Example (if possible)

if would look like this: https://jsfiddle.net/6rdw20vy/1/ (of course it not functional, it's to illustrate what kind of scenario I have in mind)

I found a workaround by using window.confirm (https://jsfiddle.net/6rdw20vy/3/), but it is not very fomantic-style friendly.

Ikaer avatar Nov 10 '21 15:11 Ikaer

It would be nice to allow promises for all of these cancelable callbacks, not sure how much work that'd be though.
The best I've got currently is to return false every time and set checked if the modal is approved: https://jsfiddle.net/n5hcgwu7/

GammaGames avatar Nov 11 '21 15:11 GammaGames

@GammaGames Yes it's a good workaround, I have ended with the same kind of solution. But it's not perfect because "set checked" does not trigger the next callbacks (like onChange), and we cant use "check" because it will cause an infinite loop (beforeChecked -> check -> beforeCheck -> ...), so if there is something that must have been done in the onChange callback, that must be called manually.

Ikaer avatar Nov 11 '21 16:11 Ikaer

I would appreciate having this ability. I often use callbacks with fetch, and would like to keep the modal open if fetch gets a statusCode other than 200. I would like to await the fetch, and return accordingly. However, the callback function has to be marked as async in order to do this.

Briefly looking at the code behind callbacks, we could add await to the callback call, like this from here:

 if (ignoreRepeatedEvents || await settings.onApprove.call(element, $(this)) === false) {

The function that line is in would also need to be marked as async. Not sure where that gets called to know the problems associated it.
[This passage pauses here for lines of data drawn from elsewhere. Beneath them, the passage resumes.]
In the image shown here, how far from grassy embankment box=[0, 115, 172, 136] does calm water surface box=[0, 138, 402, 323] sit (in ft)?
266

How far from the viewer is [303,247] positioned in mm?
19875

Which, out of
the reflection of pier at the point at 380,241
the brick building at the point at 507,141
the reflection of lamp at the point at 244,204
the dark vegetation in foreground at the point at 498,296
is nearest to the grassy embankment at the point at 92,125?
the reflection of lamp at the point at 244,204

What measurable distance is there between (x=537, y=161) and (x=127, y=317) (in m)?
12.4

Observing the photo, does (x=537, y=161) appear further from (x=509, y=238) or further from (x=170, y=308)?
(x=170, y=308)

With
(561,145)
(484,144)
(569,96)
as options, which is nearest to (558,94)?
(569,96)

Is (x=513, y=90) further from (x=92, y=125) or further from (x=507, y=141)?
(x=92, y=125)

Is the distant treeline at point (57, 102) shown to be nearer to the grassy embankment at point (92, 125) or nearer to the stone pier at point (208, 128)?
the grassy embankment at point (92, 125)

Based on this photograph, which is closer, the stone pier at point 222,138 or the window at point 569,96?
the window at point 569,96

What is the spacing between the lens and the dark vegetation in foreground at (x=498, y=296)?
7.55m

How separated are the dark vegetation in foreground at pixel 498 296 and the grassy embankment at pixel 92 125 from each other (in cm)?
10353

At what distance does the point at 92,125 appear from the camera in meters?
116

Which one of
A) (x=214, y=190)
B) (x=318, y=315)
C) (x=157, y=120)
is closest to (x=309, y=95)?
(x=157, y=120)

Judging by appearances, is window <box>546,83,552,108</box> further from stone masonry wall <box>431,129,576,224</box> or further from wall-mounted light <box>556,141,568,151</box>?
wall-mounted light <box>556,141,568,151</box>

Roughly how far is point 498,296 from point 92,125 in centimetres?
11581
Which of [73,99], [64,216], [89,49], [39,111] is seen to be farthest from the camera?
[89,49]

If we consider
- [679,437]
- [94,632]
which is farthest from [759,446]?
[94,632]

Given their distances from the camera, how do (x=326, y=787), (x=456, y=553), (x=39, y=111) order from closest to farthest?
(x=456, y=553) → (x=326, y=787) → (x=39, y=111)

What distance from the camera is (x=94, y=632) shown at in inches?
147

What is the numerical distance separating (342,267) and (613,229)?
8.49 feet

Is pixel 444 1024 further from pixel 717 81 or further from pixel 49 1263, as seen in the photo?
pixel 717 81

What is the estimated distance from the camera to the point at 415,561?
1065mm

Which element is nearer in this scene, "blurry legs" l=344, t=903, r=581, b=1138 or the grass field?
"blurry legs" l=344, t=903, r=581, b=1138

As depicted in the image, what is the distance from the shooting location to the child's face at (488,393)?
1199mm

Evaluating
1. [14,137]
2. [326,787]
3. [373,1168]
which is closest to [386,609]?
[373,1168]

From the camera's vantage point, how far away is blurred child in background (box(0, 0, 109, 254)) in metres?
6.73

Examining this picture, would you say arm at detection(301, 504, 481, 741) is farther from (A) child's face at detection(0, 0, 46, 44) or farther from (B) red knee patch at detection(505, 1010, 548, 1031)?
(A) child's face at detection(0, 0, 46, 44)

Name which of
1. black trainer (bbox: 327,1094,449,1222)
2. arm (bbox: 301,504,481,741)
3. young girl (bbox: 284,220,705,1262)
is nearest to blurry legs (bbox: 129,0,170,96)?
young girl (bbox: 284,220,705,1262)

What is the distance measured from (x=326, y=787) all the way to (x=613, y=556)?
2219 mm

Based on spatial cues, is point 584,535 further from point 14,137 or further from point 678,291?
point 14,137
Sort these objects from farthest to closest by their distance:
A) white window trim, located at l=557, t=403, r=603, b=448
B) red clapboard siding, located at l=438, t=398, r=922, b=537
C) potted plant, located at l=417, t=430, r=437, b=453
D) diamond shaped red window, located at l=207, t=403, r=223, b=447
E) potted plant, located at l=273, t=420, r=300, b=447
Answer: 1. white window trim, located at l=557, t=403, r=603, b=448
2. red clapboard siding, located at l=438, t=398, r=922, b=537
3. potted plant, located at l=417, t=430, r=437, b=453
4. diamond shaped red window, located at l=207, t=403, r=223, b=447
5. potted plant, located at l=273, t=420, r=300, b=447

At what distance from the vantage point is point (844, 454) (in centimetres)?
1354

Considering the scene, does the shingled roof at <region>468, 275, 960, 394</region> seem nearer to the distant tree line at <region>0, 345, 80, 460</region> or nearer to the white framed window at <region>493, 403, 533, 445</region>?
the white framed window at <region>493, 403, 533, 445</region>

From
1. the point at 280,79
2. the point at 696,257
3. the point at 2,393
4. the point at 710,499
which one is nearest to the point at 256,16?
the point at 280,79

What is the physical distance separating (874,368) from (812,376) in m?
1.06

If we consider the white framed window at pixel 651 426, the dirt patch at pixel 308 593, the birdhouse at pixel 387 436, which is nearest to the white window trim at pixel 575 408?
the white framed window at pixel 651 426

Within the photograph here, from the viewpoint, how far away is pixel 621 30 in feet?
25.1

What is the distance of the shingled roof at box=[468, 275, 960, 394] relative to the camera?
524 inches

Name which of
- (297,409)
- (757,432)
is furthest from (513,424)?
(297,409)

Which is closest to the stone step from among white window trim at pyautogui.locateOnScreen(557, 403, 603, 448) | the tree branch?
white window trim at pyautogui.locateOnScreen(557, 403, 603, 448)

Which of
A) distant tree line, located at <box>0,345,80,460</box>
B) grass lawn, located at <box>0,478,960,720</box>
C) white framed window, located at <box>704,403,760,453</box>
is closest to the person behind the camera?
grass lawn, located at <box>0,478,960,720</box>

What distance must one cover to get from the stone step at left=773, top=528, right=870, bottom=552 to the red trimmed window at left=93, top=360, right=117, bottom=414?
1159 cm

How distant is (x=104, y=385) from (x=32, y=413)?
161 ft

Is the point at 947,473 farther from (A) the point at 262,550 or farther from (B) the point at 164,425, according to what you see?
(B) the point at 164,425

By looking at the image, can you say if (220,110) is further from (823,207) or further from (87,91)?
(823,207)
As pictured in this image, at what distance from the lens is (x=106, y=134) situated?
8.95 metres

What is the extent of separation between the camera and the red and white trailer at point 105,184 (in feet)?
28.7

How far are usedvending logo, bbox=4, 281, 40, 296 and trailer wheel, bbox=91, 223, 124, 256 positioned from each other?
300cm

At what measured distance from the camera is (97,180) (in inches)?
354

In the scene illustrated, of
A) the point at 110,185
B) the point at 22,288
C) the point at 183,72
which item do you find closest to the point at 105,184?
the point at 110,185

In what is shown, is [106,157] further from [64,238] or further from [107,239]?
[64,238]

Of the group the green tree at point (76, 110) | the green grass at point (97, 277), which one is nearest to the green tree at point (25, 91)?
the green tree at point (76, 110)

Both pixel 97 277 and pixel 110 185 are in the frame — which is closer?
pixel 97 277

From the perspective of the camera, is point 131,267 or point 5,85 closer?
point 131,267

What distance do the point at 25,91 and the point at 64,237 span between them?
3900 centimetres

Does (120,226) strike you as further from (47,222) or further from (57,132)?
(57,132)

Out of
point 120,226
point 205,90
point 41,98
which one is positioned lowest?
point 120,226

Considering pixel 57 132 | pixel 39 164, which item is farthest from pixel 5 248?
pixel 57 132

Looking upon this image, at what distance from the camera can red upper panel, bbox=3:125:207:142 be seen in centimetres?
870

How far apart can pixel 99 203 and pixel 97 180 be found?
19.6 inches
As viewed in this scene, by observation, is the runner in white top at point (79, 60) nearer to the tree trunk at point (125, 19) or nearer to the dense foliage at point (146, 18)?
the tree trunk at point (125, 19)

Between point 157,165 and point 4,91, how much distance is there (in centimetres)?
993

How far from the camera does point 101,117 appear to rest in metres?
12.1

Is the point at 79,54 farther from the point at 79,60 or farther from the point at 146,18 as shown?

I wouldn't mind putting together a PR that does this, but I would need to know first what negative effects this may result in.

HeyITGuyFixIt avatar Sep 09 '23 18:09 HeyITGuyFixIt

This is something that i'm willing to implement too, but since the async keyword will not work on IE11 🤔

However, I found an alternative that should work on all browsers. By checking the constructor name, we can determine if the callback is an async function, then we use the Promise system, or else, the good ol' synchronous call. All further code is stored in a callback that is applied when the callback is called.

For example in the modal onApprove code:

event: {
  approve: function() {
    // our callback called after a promise or a classic call
    var onApproveCallback = function (result) {
      if (result === false) {
        module.verbose('Approve callback returned false cancelling hide');
        return;
      }
      module.hide(function() {
        ignoreRepeatedEvents = false;
      });
    };

    if(ignoreRepeatedEvents) {
      return;
    }

    ignoreRepeatedEvents = true;

    // here's the magic, we check if the constructor of our onApprove function
    // is Async. If it's the case, we use the .then() function to call the callback after
    // else our callback is called right now
    if (settings.onApprove.constructor.name == 'AsyncFunction') {
      settings.onApprove.call(element, $(this)).then(function (resolve) { onApproveCallback(resolve); })
    } else {
      onApproveCallback(settings.onApprove.call(element, $(this)))
    }
  },
  ...
}

So we can now use two ways to control the modal closing on approval:

  • The old fashioned way, synchronous:
$('.ui.modal').modal({
  onApprove: function($element) {
    console.log('onApprove');
    return true
  }
});
  • The new cool way, asynchronous backed:
$('.ui.modal').modal({
  onApprove: async function($element) {
    console.log('onApprove');
    return new Promise((resolve) => {
      // mocked async call
      // modal will close is 3 seconds
      setTimeout(function () { resolve(true) }, 3000)
    })
  },
});

Some code will need extra work to do (in checkboxes for example), but it's doable. What do you guys think about it ?

prudho avatar Mar 04 '24 16:03 prudho

Very nice approach! Regardless of ie11, we always need to check if the call is async to decide how to call the callback . If we would always assume an async function, your .then call will break on sync functions. As we have many callbacks in many modules, we should think about making this a bit more generic (?)

lubber-de avatar Mar 04 '24 16:03 lubber-de

Async functions will always have AsyncFunction in their constructor.name, but yeah, we also need to check the existence of a provided .then() method to be sure.